La mastectomia è infatti vissuta dalle pazienti come una mutilazione altamente traumatizzante. Lo scopo della chirurgia ricostruttiva della mammella è di aiutare le pazienti a superare questo trauma ritrovando l'immagine del loro corpo. E' infatti confermato da numerosi studi scientifici che la ricostruzione mammaria offre:
- -una diminuzione delle paure legate alla neoplasia,
- - un miglioramento del proprio aspetto fisico,
- -l'elevazione del tono dell'umore,
- -un miglioramento della vita sessuale e sociale.

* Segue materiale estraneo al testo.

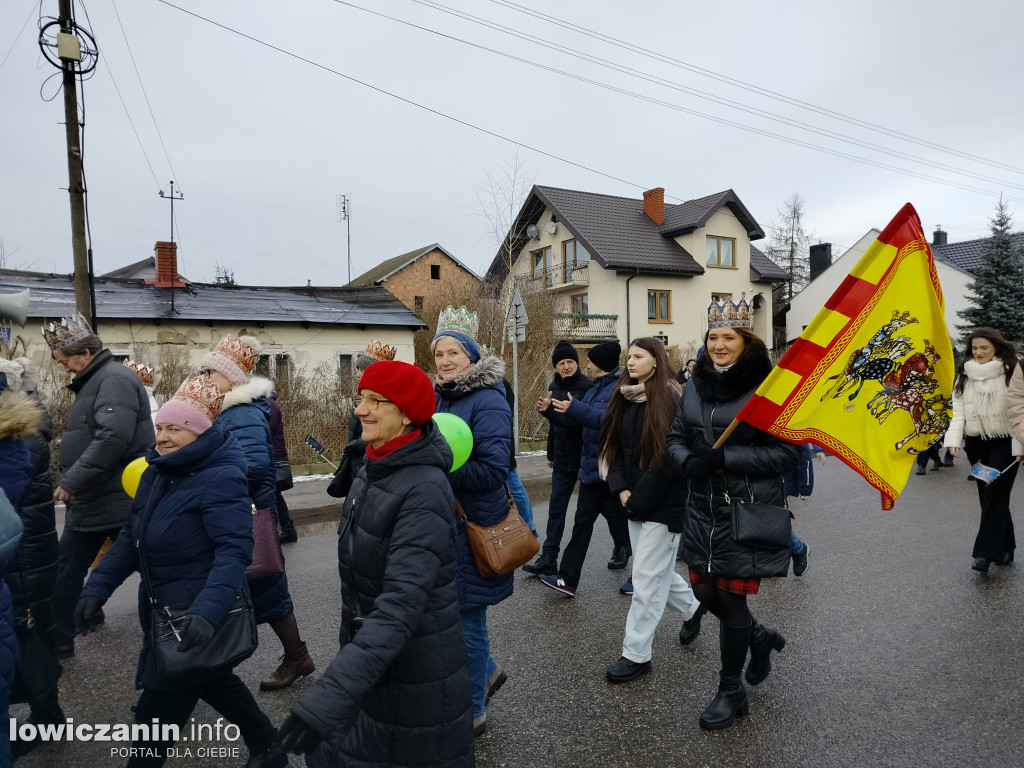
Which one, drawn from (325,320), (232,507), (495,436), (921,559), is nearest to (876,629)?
(921,559)

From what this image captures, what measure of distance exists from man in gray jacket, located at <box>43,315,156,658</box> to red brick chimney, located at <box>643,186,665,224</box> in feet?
112

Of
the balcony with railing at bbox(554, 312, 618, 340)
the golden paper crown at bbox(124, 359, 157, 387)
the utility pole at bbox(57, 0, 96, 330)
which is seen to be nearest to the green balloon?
the golden paper crown at bbox(124, 359, 157, 387)

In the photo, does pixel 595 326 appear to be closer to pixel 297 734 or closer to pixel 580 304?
pixel 580 304

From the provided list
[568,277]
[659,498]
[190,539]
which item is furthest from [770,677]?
[568,277]

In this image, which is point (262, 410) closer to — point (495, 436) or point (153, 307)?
point (495, 436)

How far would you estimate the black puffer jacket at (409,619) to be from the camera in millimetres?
2080

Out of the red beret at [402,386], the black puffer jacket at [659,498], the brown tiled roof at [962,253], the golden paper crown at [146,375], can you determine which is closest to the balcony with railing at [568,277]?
the brown tiled roof at [962,253]

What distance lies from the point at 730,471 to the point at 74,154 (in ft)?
34.5

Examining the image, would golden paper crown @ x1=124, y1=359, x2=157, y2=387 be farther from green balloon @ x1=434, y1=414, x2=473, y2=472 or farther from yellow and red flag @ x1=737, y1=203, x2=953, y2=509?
yellow and red flag @ x1=737, y1=203, x2=953, y2=509

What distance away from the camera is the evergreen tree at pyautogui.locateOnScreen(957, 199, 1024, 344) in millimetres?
23484

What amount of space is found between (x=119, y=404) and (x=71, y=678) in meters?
1.59

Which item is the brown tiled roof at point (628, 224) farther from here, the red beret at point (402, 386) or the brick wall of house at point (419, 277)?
the red beret at point (402, 386)

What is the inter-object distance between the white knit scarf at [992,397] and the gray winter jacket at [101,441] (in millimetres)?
6310

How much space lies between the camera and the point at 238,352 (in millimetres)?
4320
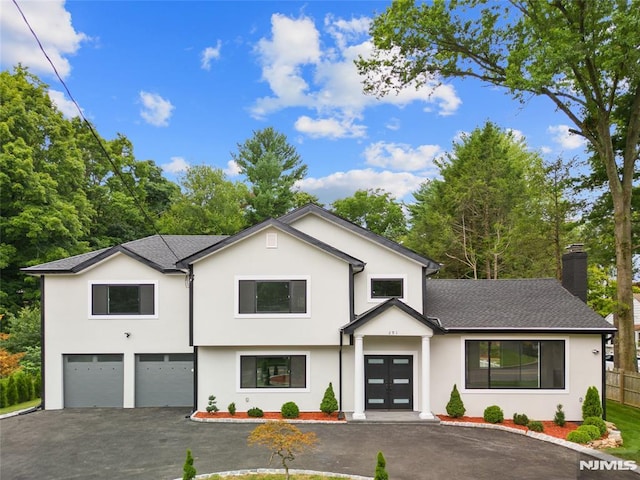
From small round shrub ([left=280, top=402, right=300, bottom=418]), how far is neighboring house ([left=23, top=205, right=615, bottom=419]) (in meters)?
0.56

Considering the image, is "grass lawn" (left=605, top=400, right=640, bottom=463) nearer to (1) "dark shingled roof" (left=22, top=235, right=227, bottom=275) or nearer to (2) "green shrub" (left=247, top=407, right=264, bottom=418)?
(2) "green shrub" (left=247, top=407, right=264, bottom=418)

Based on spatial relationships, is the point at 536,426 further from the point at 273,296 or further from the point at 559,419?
the point at 273,296

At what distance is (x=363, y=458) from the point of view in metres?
10.4

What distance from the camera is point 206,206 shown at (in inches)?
1537

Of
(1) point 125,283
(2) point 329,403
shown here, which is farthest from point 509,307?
(1) point 125,283

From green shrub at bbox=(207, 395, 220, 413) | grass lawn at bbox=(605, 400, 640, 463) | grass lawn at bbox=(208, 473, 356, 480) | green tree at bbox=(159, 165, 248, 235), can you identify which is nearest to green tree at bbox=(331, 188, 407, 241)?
green tree at bbox=(159, 165, 248, 235)

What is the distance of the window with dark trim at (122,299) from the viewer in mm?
15898

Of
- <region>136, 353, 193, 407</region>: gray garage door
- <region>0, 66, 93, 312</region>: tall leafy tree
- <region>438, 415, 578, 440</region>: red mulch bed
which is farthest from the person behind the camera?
<region>0, 66, 93, 312</region>: tall leafy tree

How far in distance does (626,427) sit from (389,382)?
24.8 feet

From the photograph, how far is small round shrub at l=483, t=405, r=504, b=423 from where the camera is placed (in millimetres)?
13453

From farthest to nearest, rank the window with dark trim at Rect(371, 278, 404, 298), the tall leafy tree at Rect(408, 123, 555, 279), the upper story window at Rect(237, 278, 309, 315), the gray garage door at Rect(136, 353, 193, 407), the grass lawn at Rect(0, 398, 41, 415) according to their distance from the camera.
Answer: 1. the tall leafy tree at Rect(408, 123, 555, 279)
2. the gray garage door at Rect(136, 353, 193, 407)
3. the window with dark trim at Rect(371, 278, 404, 298)
4. the grass lawn at Rect(0, 398, 41, 415)
5. the upper story window at Rect(237, 278, 309, 315)

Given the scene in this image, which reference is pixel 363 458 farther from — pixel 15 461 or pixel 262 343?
pixel 15 461

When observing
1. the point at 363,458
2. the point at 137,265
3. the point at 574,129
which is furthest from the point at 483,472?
the point at 574,129

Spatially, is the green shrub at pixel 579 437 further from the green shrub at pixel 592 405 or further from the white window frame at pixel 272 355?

La possibilità di ricostruire la mammella deve essere offerta a tutte le donne che lo desiderino, indipendentemente dalla loro età o dallo stadio della malattia. Esistono diverse tecniche chirurgiche e la scelta di una di loro dipende da: le caratteristiche anatomiche residue alla mastectomia, dal seno controlaterale, dal desiderio della paziente e da caratteristiche individuali.
Quando dare inizio al programma ricostruttivo? Nella maggior parte dei casi è possibile iniziare la ricostruzione contestualmente alla mastectomia, ma alcune condizioni devono essere rispettate. La paziente deve essere ben informata e quindi fortemente motivata.
Anche se non esiste un metodo ricostruttivo perfetto si cerca di ricostruire una simmetria e, dopo un certo periodo di tempo dall'intervento, si ritiene possibile che la paziente riconosca la ricostruzione come parte integrante del proprio corpo.
La chemioterapia non comporta al contrario nessuna controindicazione. In alcuni casi non è possibile effettuare una ricostruzione immediata, sarà necessario attendere alcuni mesi ed il termine di eventuali trattamenti e prendere in esame quale tipo di ricostruzione differita affrontare.